A Manhattan, les gratte-ciel accroissent le phénomène du bruit car ils forment des “canyons” de réverbération sonore.
“Beaucoup de sons qu’on entend à New York ne seraient pas aussi forts ailleurs, en raison de la topologie particulière de la ville”, explique M. Bello.
– Un projet sur 5 ans –
D’où l’idée du projet “Sounds of New York City”, d’un coût de 4,6 millions de dollars financé par la Fondation nationale pour la Science et prévu pour durer 5 ans.
D’ici là, les chercheurs espèrent avoir amélioré les capteurs, programmés pour ne jamais enregistrer plus de 10 secondes consécutives, afin de ne pas risquer d’intercepter des conversations intelligibles et poser des problèmes de confidentialité.
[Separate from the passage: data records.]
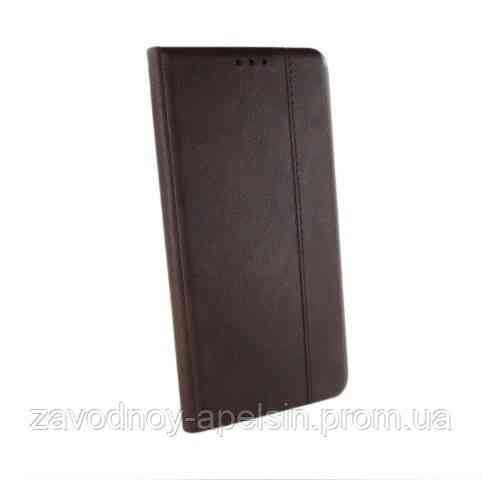 Чохол книга Huawei P30 lite (MAR-LX1M) Momax Case Одеса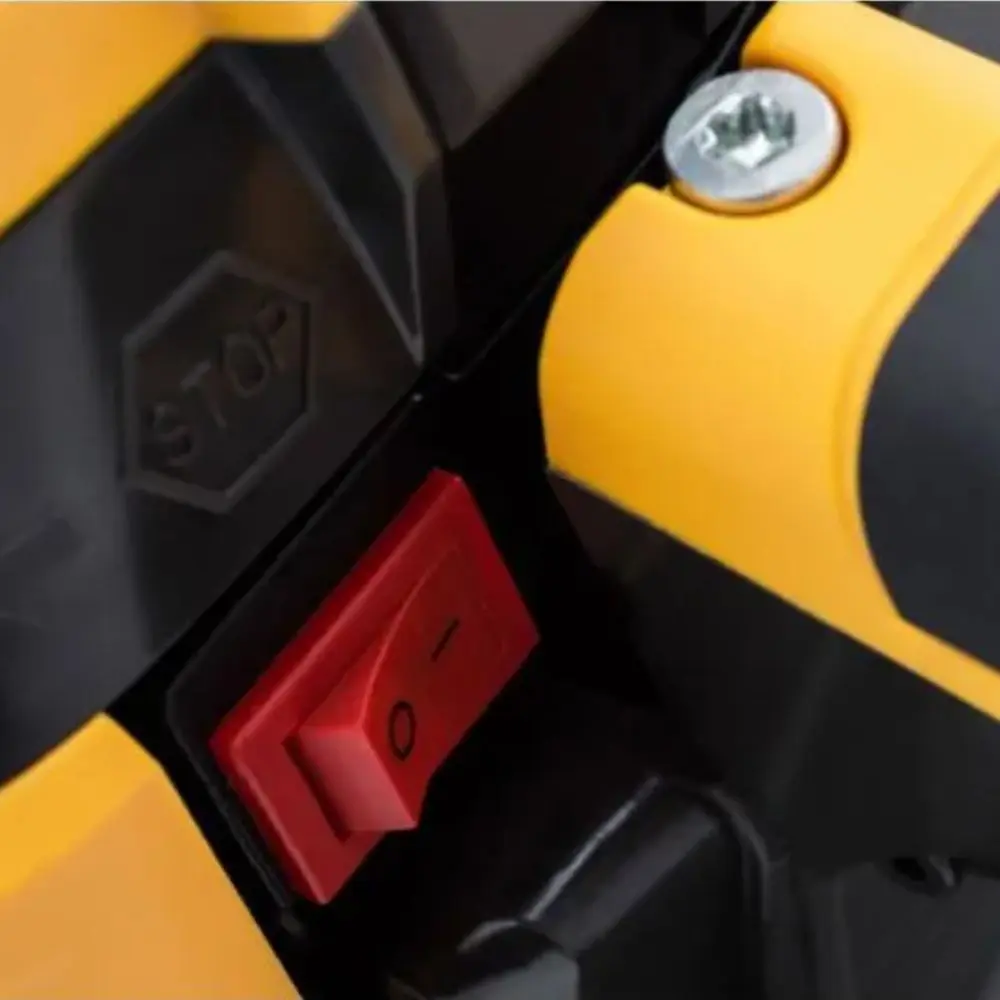 STIGA CS 540 (14") Petrol Chainsaw - Image 6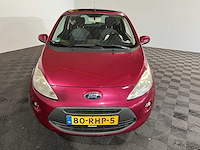Ford ka 1.2 titanium x s/s, 80-rhp-5 - afbeelding 13 van  20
Ils comptent bien avoir résolu également d’autres casse-tête technologiques, comme celui de “modéliser les coups de klaxon”, éphémères et imprévisibles dans le temps comme dans l’espace. “C’est plus difficile à contrôler”, reconnaît M. Bello, “nous devons être plus créatifs”.
Arline Bronzaft, psychologue environnementale et professeure à l’université publique de New York, qui dénonce depuis des années les conséquences du bruit sur la santé, se réjouit que la ville collabore avec les chercheurs.
Pour elle, le niveau sonore affecte le comportement des New-Yorkais. “Les gens marchent plus vite en partie pour échapper au bruit, ils parlent fort car ils rivalisent avec d’autres sons.”
– “Laboratoire parfait” –
Longtemps, dit-elle, responsables publics ou privés ont minimisé les conséquences de la pollution sonore, un peu comme les cigarettiers ont refusé pendant des décennies de reconnaître que fumer était dangereux pour la santé.
Mais aujourd’hui, “les autorités de New York sont conscientes du problème”, souligne-t-elle. “Voilà une ville connue pour être bruyante et qui en reconnaît les effets néfastes”.
Les premiers résultats obtenus par l’équipe de M. Bello tendent d’ailleurs à confirmer que les plaintes sont justifiées, au moins pour les bruits liés à la construction.
Ainsi, après quelques mois de captation à Greenwich Village, raconte-t-il, il ressort que toutes les plaintes pour bruits enregistrées par le 311 correspondaient bien à des violations des normes sonores.
“New York n’est pas la seule ville bruyante au monde”, reconnaît M. Bello. Mais elle constitue “un laboratoire parfait” pour mettre au point “une solution complète” aux problèmes de bruit, qui pourra s’appliquer “à beaucoup d’autres endroits aux États-Unis et dans le monde”.